A jury has ruled that Nintendo must pay $10.1 million because its Wii and Wii U systems infringe a patent belonging to a Dallas medical motion-detection company. Ars Technica reports: iLife sued Nintendo (PDF) in 2013 after filing lawsuits against four other companies in 2012. The case went to a jury trial in Dallas, and yesterday the jury returned its verdict (PDF). They found that Nintendo infringed U.S. Patent No. 6,864,796, first filed in 1999, which describes "systems and methods for evaluating movement of a body relative to an environment." The patent drawings show a body-mounted motion detector that could detect falls in the elderly, which is the market that iLife was targeting, according to its now defunct website. The $10.1 million was less than 10 percent of what iLife's attorneys had been asking for. When the trial began in Dallas on August 21, Law360 reported that iLife lawyers asked the jury for a $144 million payout. That damage demand was based on a royalty of $4 per Wii unit, multiplied by 36 million systems sold in the six years before the lawsuit was filed.

2 of 113 comments (clear)

  1. But they didn't invent it by Anonymous Coward · · Score: 5, Interesting

    Read the patent, its a sensor they didn't invent, connected to a processor they didn't invent, attached to a body to detect falls.

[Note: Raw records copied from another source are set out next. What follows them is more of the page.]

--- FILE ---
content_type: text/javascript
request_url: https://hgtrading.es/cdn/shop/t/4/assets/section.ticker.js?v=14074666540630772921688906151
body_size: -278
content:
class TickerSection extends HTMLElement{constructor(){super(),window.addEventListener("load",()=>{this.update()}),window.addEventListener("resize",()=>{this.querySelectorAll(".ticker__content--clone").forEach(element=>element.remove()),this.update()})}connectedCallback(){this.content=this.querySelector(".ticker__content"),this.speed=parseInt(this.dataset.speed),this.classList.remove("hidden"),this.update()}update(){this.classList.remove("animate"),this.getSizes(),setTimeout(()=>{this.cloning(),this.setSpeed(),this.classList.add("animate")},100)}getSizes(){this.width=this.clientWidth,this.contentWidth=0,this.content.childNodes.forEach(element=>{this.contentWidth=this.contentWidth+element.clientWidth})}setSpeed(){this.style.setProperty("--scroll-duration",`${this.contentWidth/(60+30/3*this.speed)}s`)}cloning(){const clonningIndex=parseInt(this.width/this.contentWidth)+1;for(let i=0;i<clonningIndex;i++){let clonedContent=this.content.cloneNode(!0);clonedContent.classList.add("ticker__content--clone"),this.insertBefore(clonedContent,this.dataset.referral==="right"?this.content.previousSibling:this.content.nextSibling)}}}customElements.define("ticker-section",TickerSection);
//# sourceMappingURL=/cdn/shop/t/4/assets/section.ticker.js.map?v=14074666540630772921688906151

    The people who did invent the sensor, had some of their value stolen by this company because this company patented one of the uses of their motion sensor (detecting people falling). The jury here, widens that to cover more general body movements during games, i.e. increases the amount of theft of IP that this company did.

    This is a troll that stole some of the functional uses for the motion sensor invention.

    If a company invents a flying car, and cannot sell it because a troll has patented "flying car used to go to work, flying car used to go to school, flying car used to go shopping", that's true *theft* of IP there. It denies the true inventor the right to profit from their invention.

  2. Maybe this helps Carlos Anzola by crepe-boy · · Score: 2, Interesting
    He's the person who invented the kinect system, sent a prototype to Microsoft, who then magically created their own version looking just like it.